● **Consigne 1**: Relevez tous les sigles qui apparaissent dans le texte sur les transferts de propriété en radiodiffusion.

● **Texte fourni**:
* * * * * * *

Une politique dépassée

Pour un CQRT


L'annonce des plans des acquéreurs pressentis de TQS met en relief le caractère dépassé de la politique du CRTC en matière d'évaluation publique des propositions de transfert de propriété. Tout se passe comme si les métamorphoses décidées à l'égard de TQS par Remstar avaient un caractère inéluctable. Pourtant, en raison du caractère public des ressources utilisées en radiodiffusion, la réglementation prévoit que tout transfert de propriété n'a effet que sur approbation du CRTC.

Mais en ces matières, le CRTC laisse les entreprises choisir leur acheteur et il se livre ensuite à un exercice au cours duquel tout se passe comme si la seule solution était celle retenue par le vendeur. Par exemple, aux audiences annoncées, le CRTC n'entendra que les propositions de Remstar. Les autres - ceux qui auraient voulu acheter l'entreprise mais qui n'ont pas été retenus par les propriétaires-vendeurs - ne peuvent être entendus qu'à titre d'intervenants.
Contrairement à la situation où une nouvelle licence de radiodiffusion est attribuée, une demande d'approbation de transfert du contrôle d'une entreprise se fait lors d'une audience non concurrentielle. L'entreprise qui désire vendre se présente avec l'acquéreur de son choix devant le Conseil; ce dernier ne peut qu'accepter ou refuser le transfert à cet acheteur choisi par le vendeur. Selon la politique actuelle du Conseil, aucune autre personne ne peut présenter de demandes concurrentes en vue d'obtenir la licence.
Évidemment, le fardeau de démontrer que la transaction proposée répond aux exigences du Conseil repose sur les épaules de la requérante. Elle doit établir que sa proposition est la meilleure dans les circonstances, compte tenu des préoccupations du Conseil à l'égard de la transaction en cause. Mais puisque le Conseil ne se reconnaît que le pouvoir d'approuver ou de refuser le transfert, le processus public d'examen ne permet qu'à la marge d'évaluer de façon comparative les propositions de tous ceux qui auraient souhaité faire l'acquisition de l'entreprise.

* * * * * * *

● **Liste des données**:
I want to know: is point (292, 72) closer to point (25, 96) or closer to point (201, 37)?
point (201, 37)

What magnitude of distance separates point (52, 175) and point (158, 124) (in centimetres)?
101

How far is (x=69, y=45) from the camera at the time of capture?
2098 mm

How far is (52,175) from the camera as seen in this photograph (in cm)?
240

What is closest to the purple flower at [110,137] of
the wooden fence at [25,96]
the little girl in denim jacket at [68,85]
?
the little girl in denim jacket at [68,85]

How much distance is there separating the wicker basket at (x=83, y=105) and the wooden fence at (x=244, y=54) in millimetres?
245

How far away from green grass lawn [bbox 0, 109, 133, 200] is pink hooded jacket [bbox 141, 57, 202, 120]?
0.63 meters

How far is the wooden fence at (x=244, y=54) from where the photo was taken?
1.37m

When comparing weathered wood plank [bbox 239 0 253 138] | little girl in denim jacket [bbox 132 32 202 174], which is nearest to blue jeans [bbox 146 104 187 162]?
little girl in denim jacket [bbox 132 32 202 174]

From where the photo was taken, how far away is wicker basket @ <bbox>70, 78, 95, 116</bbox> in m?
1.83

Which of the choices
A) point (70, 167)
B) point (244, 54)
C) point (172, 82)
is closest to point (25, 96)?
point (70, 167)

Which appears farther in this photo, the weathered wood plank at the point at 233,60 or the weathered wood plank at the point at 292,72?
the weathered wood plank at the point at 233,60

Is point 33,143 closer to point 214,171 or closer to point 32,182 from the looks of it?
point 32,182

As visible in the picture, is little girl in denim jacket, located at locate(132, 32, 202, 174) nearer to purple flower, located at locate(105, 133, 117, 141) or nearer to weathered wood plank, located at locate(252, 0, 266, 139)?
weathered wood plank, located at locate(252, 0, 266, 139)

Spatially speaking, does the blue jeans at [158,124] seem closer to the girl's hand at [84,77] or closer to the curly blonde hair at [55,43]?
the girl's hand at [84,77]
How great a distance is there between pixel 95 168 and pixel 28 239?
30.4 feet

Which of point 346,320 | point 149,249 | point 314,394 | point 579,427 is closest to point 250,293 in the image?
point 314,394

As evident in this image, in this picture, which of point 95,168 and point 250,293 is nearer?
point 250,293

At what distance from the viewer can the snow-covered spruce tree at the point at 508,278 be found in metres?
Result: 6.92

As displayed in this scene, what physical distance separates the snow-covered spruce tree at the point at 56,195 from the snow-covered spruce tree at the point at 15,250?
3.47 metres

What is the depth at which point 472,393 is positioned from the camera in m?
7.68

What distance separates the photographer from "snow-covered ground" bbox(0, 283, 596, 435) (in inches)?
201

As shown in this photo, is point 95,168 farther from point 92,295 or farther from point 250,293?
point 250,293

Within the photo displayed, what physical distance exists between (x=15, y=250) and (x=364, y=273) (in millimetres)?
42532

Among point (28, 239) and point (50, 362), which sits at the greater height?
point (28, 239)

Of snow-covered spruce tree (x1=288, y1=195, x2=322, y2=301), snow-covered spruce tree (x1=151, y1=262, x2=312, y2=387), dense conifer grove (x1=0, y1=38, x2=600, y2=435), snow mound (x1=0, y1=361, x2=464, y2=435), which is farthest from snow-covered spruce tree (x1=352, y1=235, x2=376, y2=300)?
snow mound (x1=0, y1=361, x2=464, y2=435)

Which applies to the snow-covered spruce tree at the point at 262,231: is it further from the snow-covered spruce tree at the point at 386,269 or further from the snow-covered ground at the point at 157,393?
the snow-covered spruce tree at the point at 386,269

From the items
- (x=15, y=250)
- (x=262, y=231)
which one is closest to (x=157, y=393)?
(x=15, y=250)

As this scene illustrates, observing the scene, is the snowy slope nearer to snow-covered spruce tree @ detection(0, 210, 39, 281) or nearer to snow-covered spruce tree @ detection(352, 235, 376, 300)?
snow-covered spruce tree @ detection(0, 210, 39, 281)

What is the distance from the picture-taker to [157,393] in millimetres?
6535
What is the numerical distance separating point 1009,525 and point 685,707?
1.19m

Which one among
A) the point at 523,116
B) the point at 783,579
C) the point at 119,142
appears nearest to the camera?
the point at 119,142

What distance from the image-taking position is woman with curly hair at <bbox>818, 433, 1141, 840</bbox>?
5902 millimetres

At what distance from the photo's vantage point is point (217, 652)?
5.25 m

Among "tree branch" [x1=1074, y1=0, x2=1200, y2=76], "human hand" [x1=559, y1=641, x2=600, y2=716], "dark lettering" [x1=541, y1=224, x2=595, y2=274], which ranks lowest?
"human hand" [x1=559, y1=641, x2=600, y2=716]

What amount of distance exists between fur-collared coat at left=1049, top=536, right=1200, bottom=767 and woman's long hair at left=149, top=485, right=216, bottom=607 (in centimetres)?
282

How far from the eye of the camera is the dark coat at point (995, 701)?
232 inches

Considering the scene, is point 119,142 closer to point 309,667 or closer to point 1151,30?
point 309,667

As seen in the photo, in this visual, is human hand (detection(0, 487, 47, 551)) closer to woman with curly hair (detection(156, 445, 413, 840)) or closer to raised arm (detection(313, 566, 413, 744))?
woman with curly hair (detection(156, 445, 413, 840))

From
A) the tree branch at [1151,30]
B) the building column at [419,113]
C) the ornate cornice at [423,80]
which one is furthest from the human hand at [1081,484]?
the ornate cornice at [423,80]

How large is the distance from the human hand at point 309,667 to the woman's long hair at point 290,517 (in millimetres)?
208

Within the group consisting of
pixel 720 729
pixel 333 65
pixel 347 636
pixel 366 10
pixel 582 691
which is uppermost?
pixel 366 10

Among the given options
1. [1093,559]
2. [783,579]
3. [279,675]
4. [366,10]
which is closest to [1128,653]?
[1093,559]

* * * * * * *

● **Consigne 2**: Recopiez, s'il vous plaît, les lignes de la liste en commençant par celle qui contient « Of snow-covered spruce » et en terminant par celle qui contient « 5902 millimetres », ces deux lignes comprises.

● **Corrigé 1**: CQRT, TQS, CRTC

● **Corrigé 2**:
Of snow-covered spruce tree (x1=288, y1=195, x2=322, y2=301), snow-covered spruce tree (x1=151, y1=262, x2=312, y2=387), dense conifer grove (x1=0, y1=38, x2=600, y2=435), snow mound (x1=0, y1=361, x2=464, y2=435), which is farthest from snow-covered spruce tree (x1=352, y1=235, x2=376, y2=300)?
snow mound (x1=0, y1=361, x2=464, y2=435)

Which applies to the snow-covered spruce tree at the point at 262,231: is it further from the snow-covered spruce tree at the point at 386,269 or further from the snow-covered ground at the point at 157,393?
the snow-covered spruce tree at the point at 386,269

From the items
- (x=15, y=250)
- (x=262, y=231)
which one is closest to (x=157, y=393)?
(x=15, y=250)

As this scene illustrates, observing the scene, is the snowy slope nearer to snow-covered spruce tree @ detection(0, 210, 39, 281) or nearer to snow-covered spruce tree @ detection(352, 235, 376, 300)?
snow-covered spruce tree @ detection(0, 210, 39, 281)

What is the distance from the picture-taker to [157,393] in millimetres?
6535
What is the numerical distance separating point 1009,525 and point 685,707?
1.19m

Which one among
A) the point at 523,116
B) the point at 783,579
C) the point at 119,142
appears nearest to the camera?
the point at 119,142

What distance from the image-taking position is woman with curly hair at <bbox>818, 433, 1141, 840</bbox>?
5902 millimetres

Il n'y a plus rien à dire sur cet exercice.